Each line of the records that holds the word "curve" should be copied out.
Exercise data section start
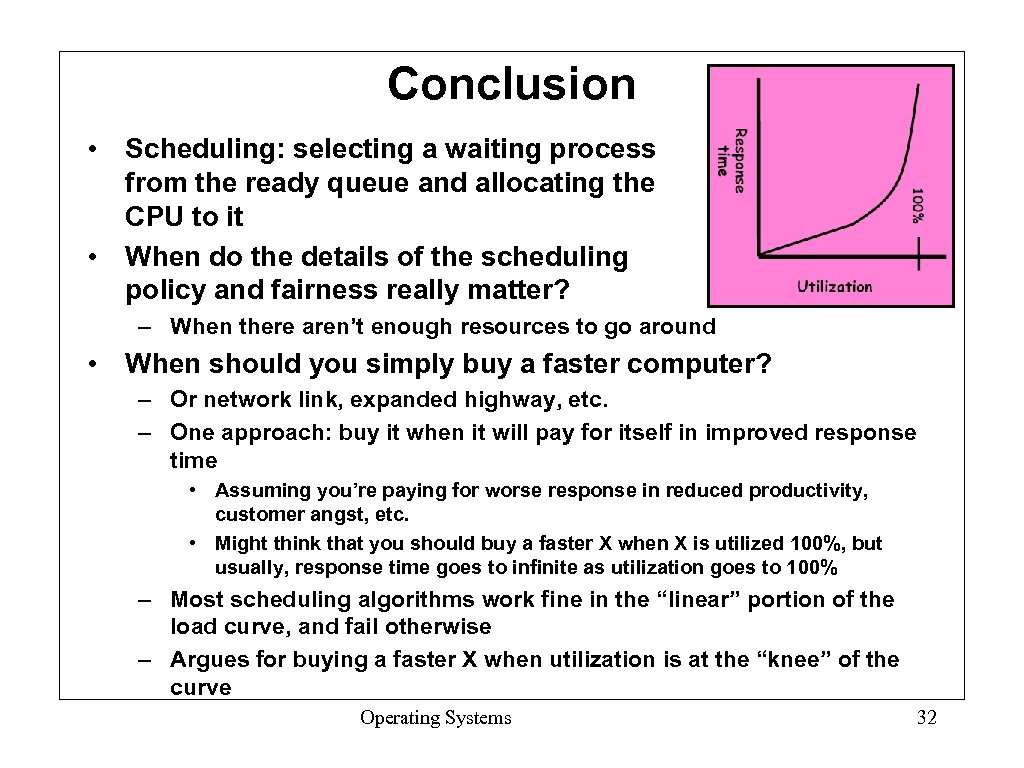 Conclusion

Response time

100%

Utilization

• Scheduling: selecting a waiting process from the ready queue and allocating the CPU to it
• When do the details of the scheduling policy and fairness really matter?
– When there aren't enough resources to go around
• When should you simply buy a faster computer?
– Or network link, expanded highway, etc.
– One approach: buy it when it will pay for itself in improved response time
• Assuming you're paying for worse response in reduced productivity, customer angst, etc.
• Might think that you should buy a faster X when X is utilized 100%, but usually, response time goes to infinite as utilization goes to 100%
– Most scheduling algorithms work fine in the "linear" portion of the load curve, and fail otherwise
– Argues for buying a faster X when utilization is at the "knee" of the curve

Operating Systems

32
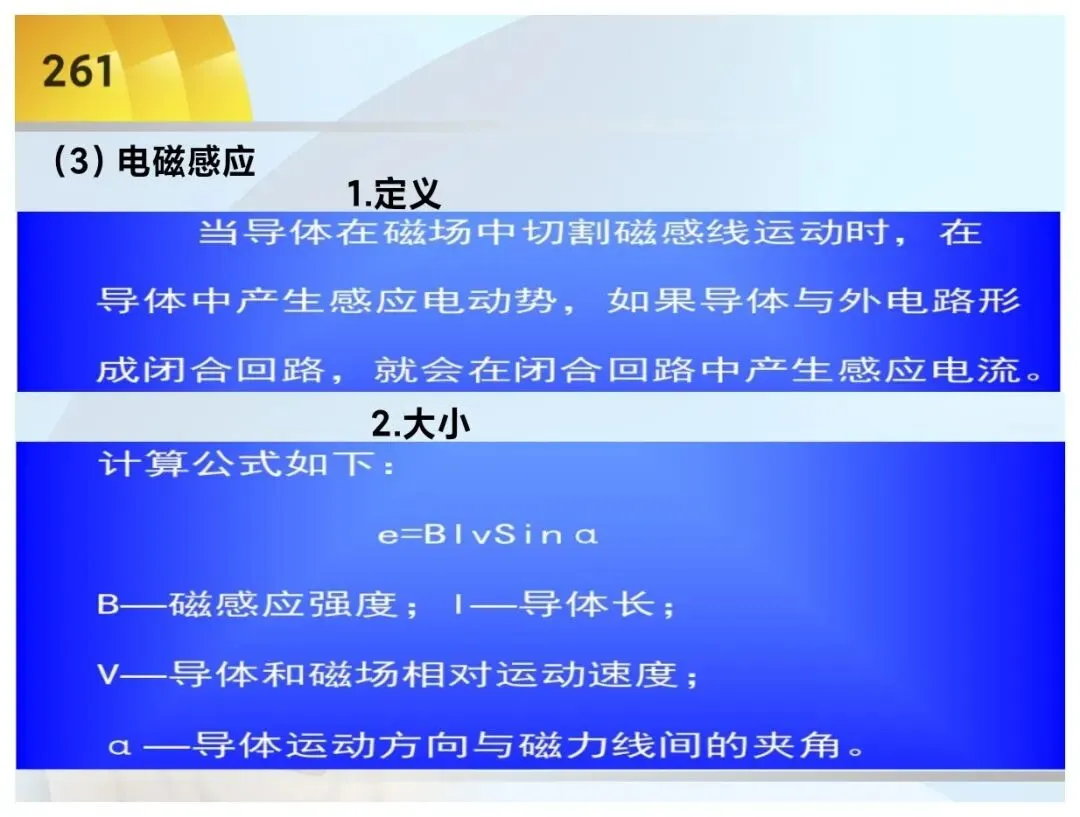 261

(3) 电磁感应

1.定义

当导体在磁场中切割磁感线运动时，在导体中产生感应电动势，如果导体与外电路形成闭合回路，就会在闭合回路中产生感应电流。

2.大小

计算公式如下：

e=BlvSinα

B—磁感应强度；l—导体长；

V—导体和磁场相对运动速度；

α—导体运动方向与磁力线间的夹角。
Exercise data section end
Exercise data section start
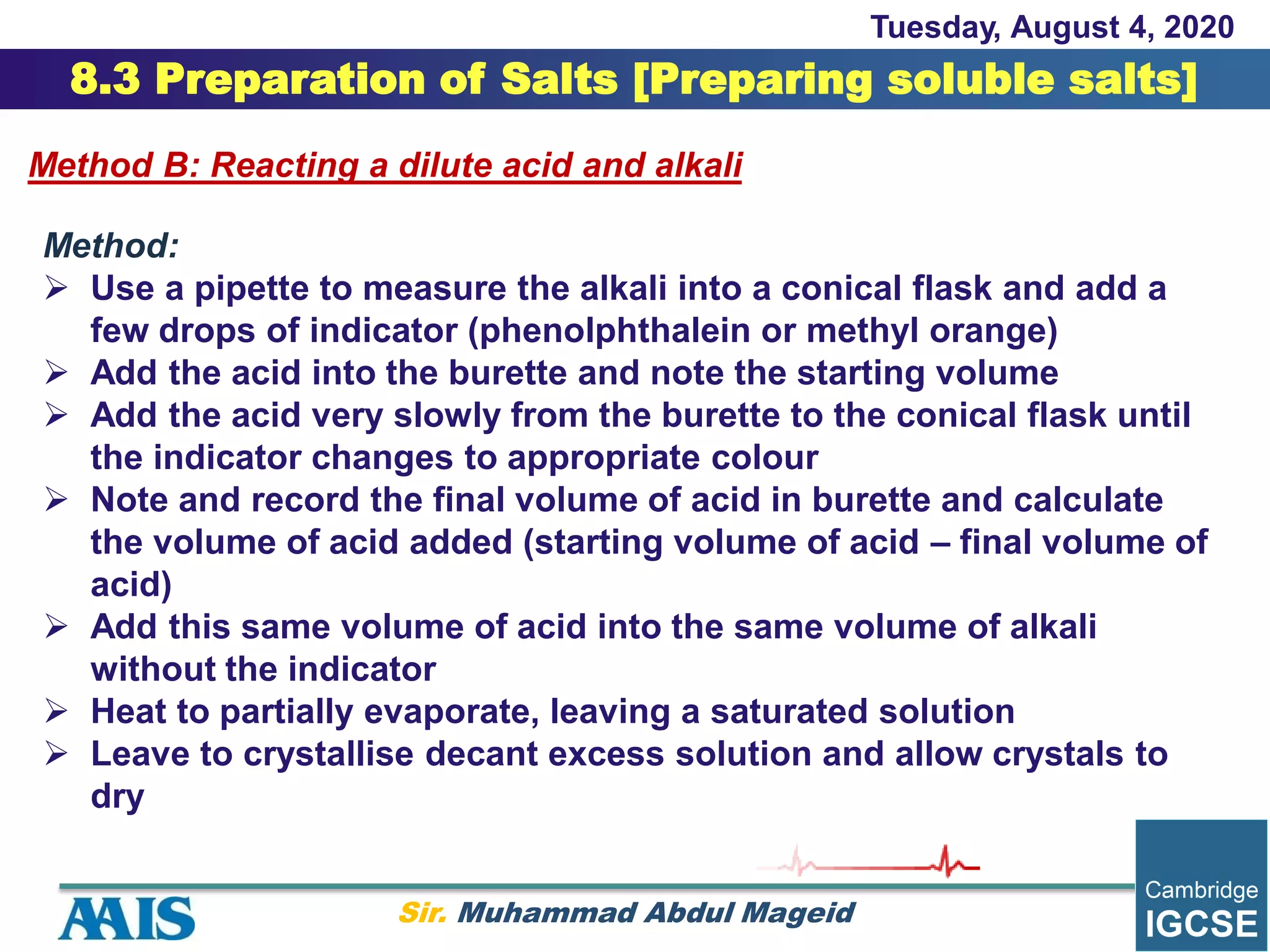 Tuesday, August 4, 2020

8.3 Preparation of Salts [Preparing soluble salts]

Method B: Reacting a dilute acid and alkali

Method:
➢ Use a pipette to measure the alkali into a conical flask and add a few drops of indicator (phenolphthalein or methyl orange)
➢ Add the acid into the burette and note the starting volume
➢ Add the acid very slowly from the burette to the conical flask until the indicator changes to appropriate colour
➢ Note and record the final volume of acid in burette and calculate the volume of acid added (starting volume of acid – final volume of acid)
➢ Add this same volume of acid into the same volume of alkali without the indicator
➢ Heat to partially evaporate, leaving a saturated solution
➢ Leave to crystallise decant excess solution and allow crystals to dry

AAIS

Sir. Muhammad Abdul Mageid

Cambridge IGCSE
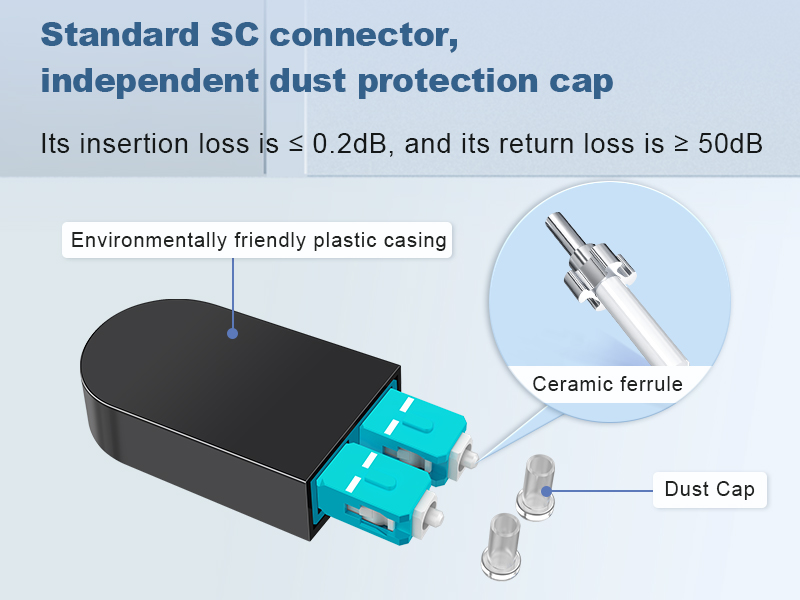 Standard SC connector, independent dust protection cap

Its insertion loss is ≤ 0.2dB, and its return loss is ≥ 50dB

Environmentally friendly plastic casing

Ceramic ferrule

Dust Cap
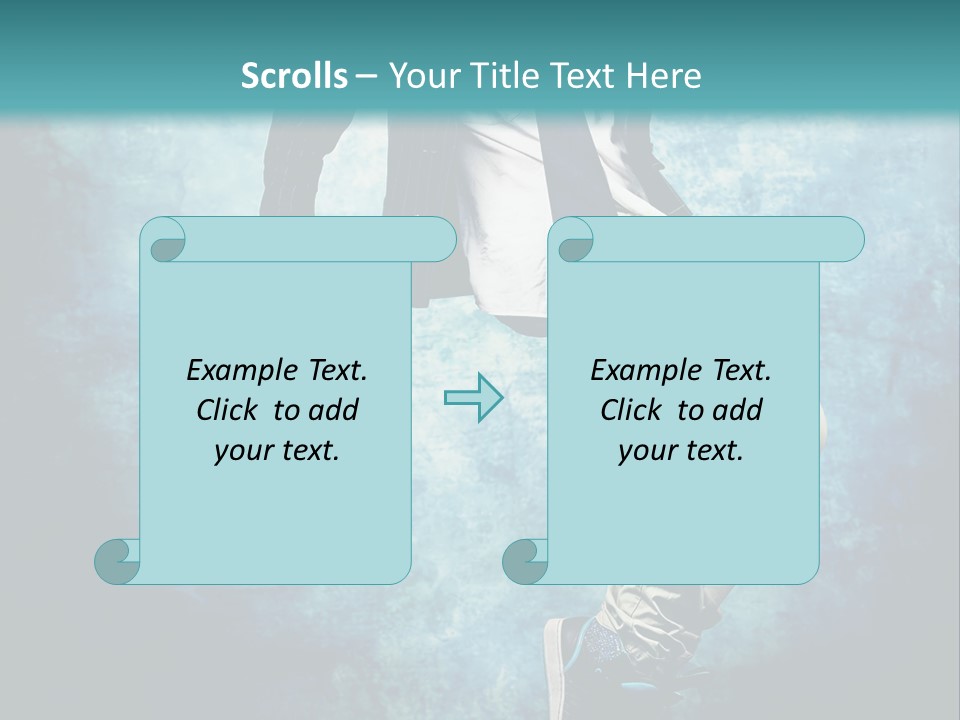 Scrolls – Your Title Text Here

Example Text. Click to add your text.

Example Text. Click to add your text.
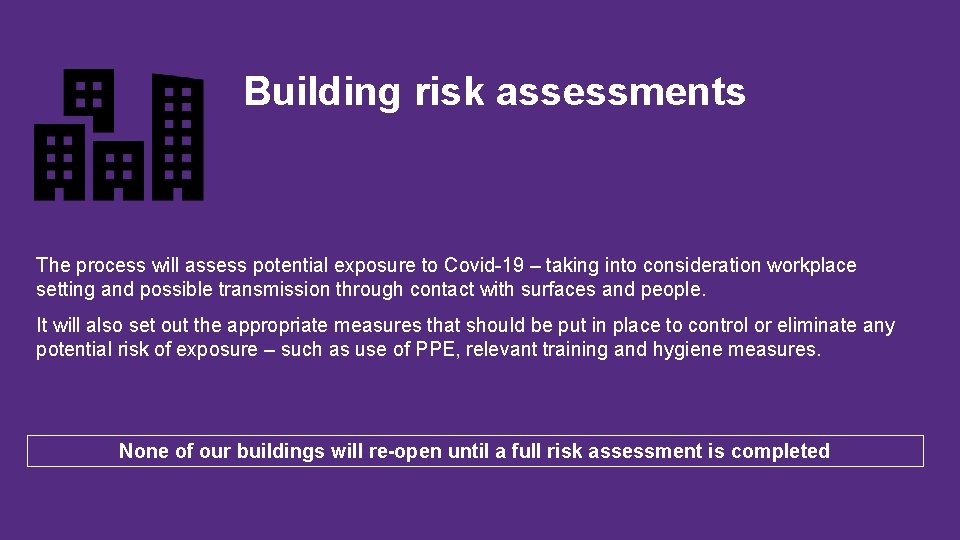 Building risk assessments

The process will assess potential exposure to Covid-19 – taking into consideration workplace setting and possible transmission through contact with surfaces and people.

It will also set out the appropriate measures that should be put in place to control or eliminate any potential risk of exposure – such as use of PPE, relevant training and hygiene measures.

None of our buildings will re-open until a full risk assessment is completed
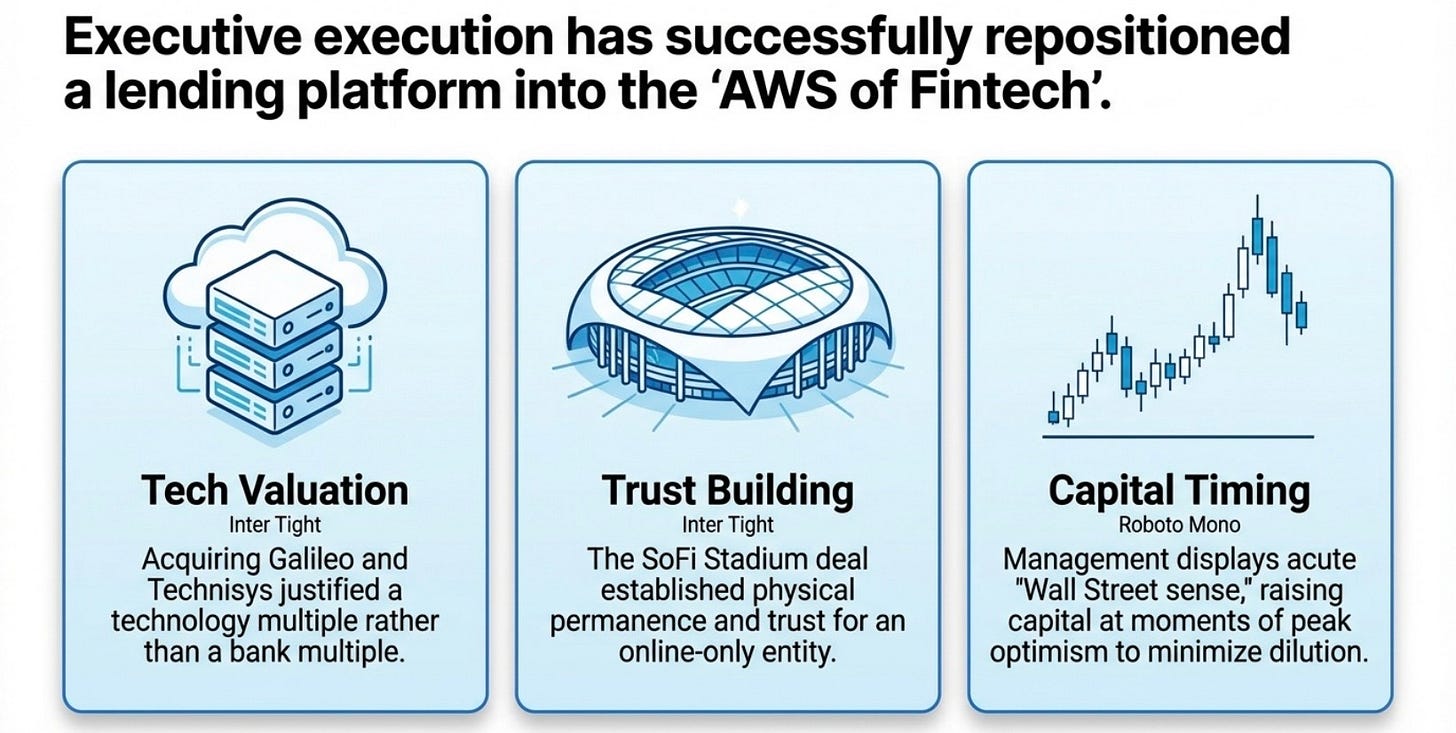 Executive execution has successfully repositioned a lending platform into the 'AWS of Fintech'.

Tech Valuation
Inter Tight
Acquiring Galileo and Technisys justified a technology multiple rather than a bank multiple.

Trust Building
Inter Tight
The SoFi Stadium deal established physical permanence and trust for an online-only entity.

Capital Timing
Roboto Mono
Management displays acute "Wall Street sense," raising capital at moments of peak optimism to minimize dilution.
Exercise data section end
Answer:
– Most scheduling algorithms work fine in the "linear" portion of the load curve, and fail otherwise
– Argues for buying a faster X when utilization is at the "knee" of the curve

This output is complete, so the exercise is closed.